In deze zaak heeft het Gerechtshof Arnhem-Leeuwarden op 29 april 2014 uitspraak gedaan in hoger beroep over de verzoeken van de vader met betrekking tot het gezag en de omgangsregeling van zijn minderjarige dochter. De vader, die in hoger beroep was gekomen van een eerdere beschikking van de rechtbank Noord-Nederland, verzocht het hof om gezamenlijk gezag over zijn dochter, een contactregeling waarbij hij haar elk weekend een dagdeel zou ontvangen, en een netwerkonderzoek naar plaatsingsmogelijkheden bij hem. De moeder, die alleen belast is met het gezag, heeft het verzoek van de vader bestreden en geconcludeerd tot bekrachtiging van de eerdere beschikking.
Het hof heeft in zijn overwegingen vastgesteld dat er geen relevante wijziging van omstandigheden is sinds de eerdere beschikking van de rechtbank, die het verzoek van de vader om gezamenlijk gezag had afgewezen. De vader heeft geen objectief verifieerbare feiten aangedragen die zouden wijzen op een verbetering van de communicatie tussen hem en de moeder, wat essentieel is voor gezamenlijk gezag. Het hof heeft ook de zorgen van de vader over de verslavingsproblematiek van de moeder erkend, maar benadrukt dat de gezinsvoogdijinstelling verantwoordelijk is voor de bescherming van de minderjarige.

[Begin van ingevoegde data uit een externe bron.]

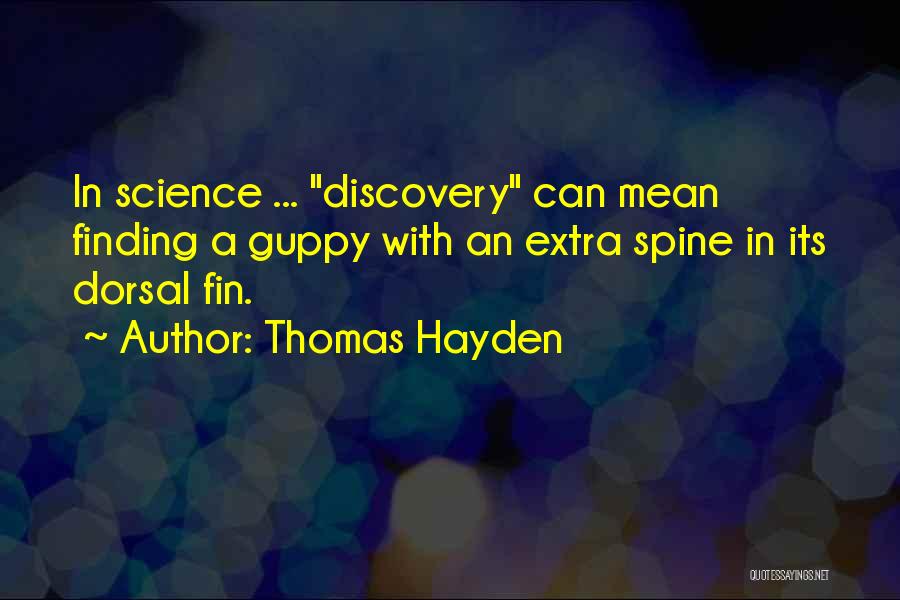 In science ... "discovery" can mean finding a guppy with an extra spine in its dorsal fin.
~ Author: Thomas Hayden

QUOTESSAYINGS.NET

Wat betreft de omgangsregeling heeft het hof geoordeeld dat de rechtbank terecht het verzoek van de vader om een omgangsregeling afwees, omdat de gezinsvoogdijinstelling al toezicht houdt op de omgang. Het hof heeft geconcludeerd dat de vader niet voldoende heeft aangetoond dat uitbreiding van de omgang in het belang van de minderjarige zou zijn. De vader werd aangeraden om samen te werken met de gezinsvoogdijinstelling in plaats van de strijd aan te gaan. Uiteindelijk heeft het hof de bestreden beschikking van de rechtbank bekrachtigd, omdat er geen nieuwe feiten of omstandigheden zijn die tot een andere beslissing zouden kunnen leiden.